DC Scholars public charter school, que abriu em 2012, está a apenas cinco milhas da cúpula do Capitólio dos EUA e do órgão legislativo mais poderoso do mundo. As paredes coloridas e brilhantes da escola incluem fotos do “erudito do mês”, uma tabela mostrando percentagens de alunos que melhoraram a sua matemática e resultados de leitura e uma série de galhardetes universitários, incluindo Harvard e Yale. Há 512 alunos, dos quais 31% têm deficiências – por exemplo, distúrbios de aprendizagem ou TDAH – que é o triplo da média nacional. O corpo estudantil é 100% afro-americano.
Tanesha Dixon, diretora da escola média, explica isso como sendo em grande parte devido à geografia: “Nós estamos a leste do rio. Esta é uma comunidade muito negra. Temos crianças de classe média e crianças de classe baixa; nem todos os alunos são ‘crianças de cadeado’ ou de um lar quebrado. Temos uma diversidade porque a experiência negra não é uma experiência monolítica”
Ela acrescenta: “Nem estou a pensar na cor da pele deles; estou a pensar na qualidade da educação que estão a receber. O facto de termos sido capazes de proporcionar uma alta qualidade de educação a leste do rio todos os dias é uma das razões pelas quais continuo a vir trabalhar”
Passado como os Nove da Little Rock reagiriam se os visitassem, Dixon diz: “Espero que fiquem chocados de uma forma muito boa, espantados com o calibre de discussão que as escolas estão a ter. Eu colocaria a minha escola contra qualquer outra na cidade para ler, escrever e fazer aritmética”. É meio legal ser um nerd aqui. As crianças de cor vão para uma escola onde têm acesso a grandes professores e grandes recursos”
Os debates continuam complexos, os progressos irregulares, as respostas fugidias. Justin Reid, diretor de programas afro-americanos da Virginia Foundation for the Humanities, diz: “Little Rock foi definitivamente um ponto de inflamação no movimento de direitos civis e inspirou ativistas, mas também galvanizou muitos estados do sul na forma como eles atacaram os esforços de integração. Eles fizeram-no de uma forma discreta e subversiva; não queriam a atenção da mídia que foi atraída em Little Rock. Você viu os legisladores pensarem cuidadosamente: como podemos bloquear a integração?”

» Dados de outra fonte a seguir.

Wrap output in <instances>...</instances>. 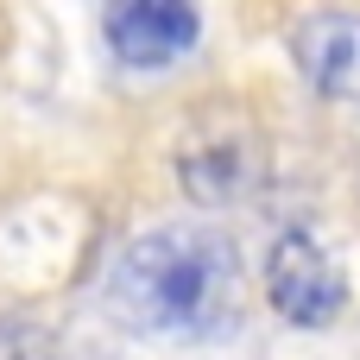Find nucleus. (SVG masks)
Masks as SVG:
<instances>
[{"label":"nucleus","instance_id":"obj_3","mask_svg":"<svg viewBox=\"0 0 360 360\" xmlns=\"http://www.w3.org/2000/svg\"><path fill=\"white\" fill-rule=\"evenodd\" d=\"M101 38L120 70H171L196 51L202 13H196V0H108Z\"/></svg>","mask_w":360,"mask_h":360},{"label":"nucleus","instance_id":"obj_1","mask_svg":"<svg viewBox=\"0 0 360 360\" xmlns=\"http://www.w3.org/2000/svg\"><path fill=\"white\" fill-rule=\"evenodd\" d=\"M108 316L158 342H215L240 323V247L221 228L171 221L139 234L108 266Z\"/></svg>","mask_w":360,"mask_h":360},{"label":"nucleus","instance_id":"obj_2","mask_svg":"<svg viewBox=\"0 0 360 360\" xmlns=\"http://www.w3.org/2000/svg\"><path fill=\"white\" fill-rule=\"evenodd\" d=\"M266 304L291 329H329L348 310V272L310 228H285L266 253Z\"/></svg>","mask_w":360,"mask_h":360},{"label":"nucleus","instance_id":"obj_5","mask_svg":"<svg viewBox=\"0 0 360 360\" xmlns=\"http://www.w3.org/2000/svg\"><path fill=\"white\" fill-rule=\"evenodd\" d=\"M177 177H184V190H190L196 202L215 209V202H240V196L253 190L259 158H253L247 139H209V146H196V152L177 158Z\"/></svg>","mask_w":360,"mask_h":360},{"label":"nucleus","instance_id":"obj_4","mask_svg":"<svg viewBox=\"0 0 360 360\" xmlns=\"http://www.w3.org/2000/svg\"><path fill=\"white\" fill-rule=\"evenodd\" d=\"M291 57L316 95L360 101V13H342V6L304 13L291 32Z\"/></svg>","mask_w":360,"mask_h":360}]
</instances>
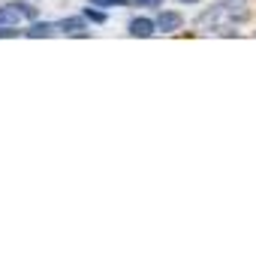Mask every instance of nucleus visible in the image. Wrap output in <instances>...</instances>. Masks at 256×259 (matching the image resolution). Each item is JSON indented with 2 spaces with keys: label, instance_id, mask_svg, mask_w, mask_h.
Here are the masks:
<instances>
[{
  "label": "nucleus",
  "instance_id": "1",
  "mask_svg": "<svg viewBox=\"0 0 256 259\" xmlns=\"http://www.w3.org/2000/svg\"><path fill=\"white\" fill-rule=\"evenodd\" d=\"M61 30V24H52V21H33L30 30H24L30 39H46V36H55Z\"/></svg>",
  "mask_w": 256,
  "mask_h": 259
},
{
  "label": "nucleus",
  "instance_id": "2",
  "mask_svg": "<svg viewBox=\"0 0 256 259\" xmlns=\"http://www.w3.org/2000/svg\"><path fill=\"white\" fill-rule=\"evenodd\" d=\"M181 24H184L181 12H160V18H157V27H160L163 33H172V30H178Z\"/></svg>",
  "mask_w": 256,
  "mask_h": 259
},
{
  "label": "nucleus",
  "instance_id": "3",
  "mask_svg": "<svg viewBox=\"0 0 256 259\" xmlns=\"http://www.w3.org/2000/svg\"><path fill=\"white\" fill-rule=\"evenodd\" d=\"M157 30V21L151 18H133L130 21V36H151Z\"/></svg>",
  "mask_w": 256,
  "mask_h": 259
},
{
  "label": "nucleus",
  "instance_id": "4",
  "mask_svg": "<svg viewBox=\"0 0 256 259\" xmlns=\"http://www.w3.org/2000/svg\"><path fill=\"white\" fill-rule=\"evenodd\" d=\"M61 30L69 36H81L84 33V18H64L61 21Z\"/></svg>",
  "mask_w": 256,
  "mask_h": 259
},
{
  "label": "nucleus",
  "instance_id": "5",
  "mask_svg": "<svg viewBox=\"0 0 256 259\" xmlns=\"http://www.w3.org/2000/svg\"><path fill=\"white\" fill-rule=\"evenodd\" d=\"M84 15H88V18H91V21H97V24H100V21H106V15H103V12H100V9H88V12H84Z\"/></svg>",
  "mask_w": 256,
  "mask_h": 259
},
{
  "label": "nucleus",
  "instance_id": "6",
  "mask_svg": "<svg viewBox=\"0 0 256 259\" xmlns=\"http://www.w3.org/2000/svg\"><path fill=\"white\" fill-rule=\"evenodd\" d=\"M88 3H91V6H106V9H109V6H121V0H88Z\"/></svg>",
  "mask_w": 256,
  "mask_h": 259
},
{
  "label": "nucleus",
  "instance_id": "7",
  "mask_svg": "<svg viewBox=\"0 0 256 259\" xmlns=\"http://www.w3.org/2000/svg\"><path fill=\"white\" fill-rule=\"evenodd\" d=\"M136 6H163V0H136Z\"/></svg>",
  "mask_w": 256,
  "mask_h": 259
},
{
  "label": "nucleus",
  "instance_id": "8",
  "mask_svg": "<svg viewBox=\"0 0 256 259\" xmlns=\"http://www.w3.org/2000/svg\"><path fill=\"white\" fill-rule=\"evenodd\" d=\"M178 3H196V0H178Z\"/></svg>",
  "mask_w": 256,
  "mask_h": 259
}]
</instances>
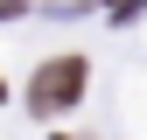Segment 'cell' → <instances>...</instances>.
<instances>
[{
    "mask_svg": "<svg viewBox=\"0 0 147 140\" xmlns=\"http://www.w3.org/2000/svg\"><path fill=\"white\" fill-rule=\"evenodd\" d=\"M77 91H84V56H56V63L35 70V84H28V112L49 119V112H63V105H77Z\"/></svg>",
    "mask_w": 147,
    "mask_h": 140,
    "instance_id": "1",
    "label": "cell"
},
{
    "mask_svg": "<svg viewBox=\"0 0 147 140\" xmlns=\"http://www.w3.org/2000/svg\"><path fill=\"white\" fill-rule=\"evenodd\" d=\"M147 0H105V14H112V21H126V14H140Z\"/></svg>",
    "mask_w": 147,
    "mask_h": 140,
    "instance_id": "2",
    "label": "cell"
},
{
    "mask_svg": "<svg viewBox=\"0 0 147 140\" xmlns=\"http://www.w3.org/2000/svg\"><path fill=\"white\" fill-rule=\"evenodd\" d=\"M0 14H21V0H0Z\"/></svg>",
    "mask_w": 147,
    "mask_h": 140,
    "instance_id": "3",
    "label": "cell"
}]
</instances>
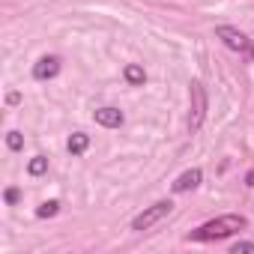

Ele acrescenta: “Acho que o Little Rock Nove teria de ficar desapontado. Estamos a regredir. A época de pico para a integração foi nos anos 70 e 80. Vivemos agora numa sociedade onde há mais segregação do que nunca.”
Falando por telefone de Little Rock, Ernest Green, agora com 75 anos, admite que está “desapontado” mas insiste que também está “satisfeito” com a evolução dos últimos 60 anos.
“Os EUA ainda estão segregados por habitação e emprego, que são os dois pilares com os quais ainda temos de lutar”, diz ele. “Mas acredito que nossa experiência servirá de inspiração para muitos jovens”. Pode inspirar alguns do outro lado: provavelmente há uma multidão que quer voltar à escravidão, mas não vamos deixá-los.
“Eu sobrevivi a um ano de Orval Faubus, o governador do Arkansas, em 1957. Se nos acomodarmos de acordo com o que Trump quer, obviamente voltaremos atrás. A idéia é continuar a luta e pressionar pela equidade neste país”
Green relembra uma frase pouco lembrada do discurso “I have a dream” de Martin Luther King em Washington, em 1963, em que o líder dos direitos civis argumentou que a América havia faltado à sua promessa constitucional aos cidadãos de cor, como um cheque que retorna marcado com “fundos insuficientes”.
Mas o King recusou-se a acreditar que o banco da justiça estava falido.
“O Dr. Martin Luther King disse que os EUA tinham dado aos negros um mau cheque; ainda estamos à espera que o cheque seja honrado”.”